Succession planning is all about the long-term continuation of success through the next generation of owners and managers. Discussions of long range success generally bring up the subject of growth. This is a natural discussion because inherent with the concept of being successful is the assumption that successful businesses are vibrant and “growing” businesses. Furthermore, there are many who believe that succession and growth are synonymous. This belief is based upon the assumption that if you are preparing for the continuation of success there must be growth because competition is increasing and margins are decreasing.
Predominantly, growth is needed for succession because assuming the business has the same margins in the future as it does today, it must grow if multiple successors are going to achieve the attractive lifestyle of the current owner. As I’ve said many times, the first succession imperative is “teamwork”. I now contend that the second succession imperative is “growth”. The status quo is not an option for the future. In order for a business to withstand the challenges associated with the transition of the ownership, leadership and management, there must be growth.
Growth from my perspective can come in two forms; bigger or better. What I have witnessed in my many years of working with business owners is that their fundamental assumption of growth is “bigger”. Bigger involves expanding operations via opening new outlets, starting new businesses or buying businesses. However, I contend that the first and most important growth objective for those seeking succession is not “bigger”, it is “better” — as in increasing volume, efficiency, net profit, management teamwork, management bench strength, etc. At the risk of sounding crazy, I contend that “better” is the foundation upon which a prudent business owner pursues “bigger”. The low hanging fruit of growth is in “better”. The freedom from the burden of additional debt is in “better”. The peace of mind that working capital is sufficient to withstand unforeseeable challenges is in “better”.

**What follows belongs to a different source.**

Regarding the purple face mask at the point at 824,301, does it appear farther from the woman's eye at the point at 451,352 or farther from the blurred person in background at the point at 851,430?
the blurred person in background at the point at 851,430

Reciprocally, I contend that bigger and better are not good teammates. Bigger does not naturally make you better. In fact, bigger can dilute management disciples and distort long-standing core values and processes. Bigger reduces working capital or increases debt. Bigger creates a level of stress that generally creates a distraction from the business basics.
No doubt there are benefits of bigger including economy of scale, greater profits, reduced market vulnerability, reduced product vulnerability, more excitement and more opportunity for successors to show what they can do. However, as Howard Hughes discovered with the “Spruce Goose”, bigger is not always better.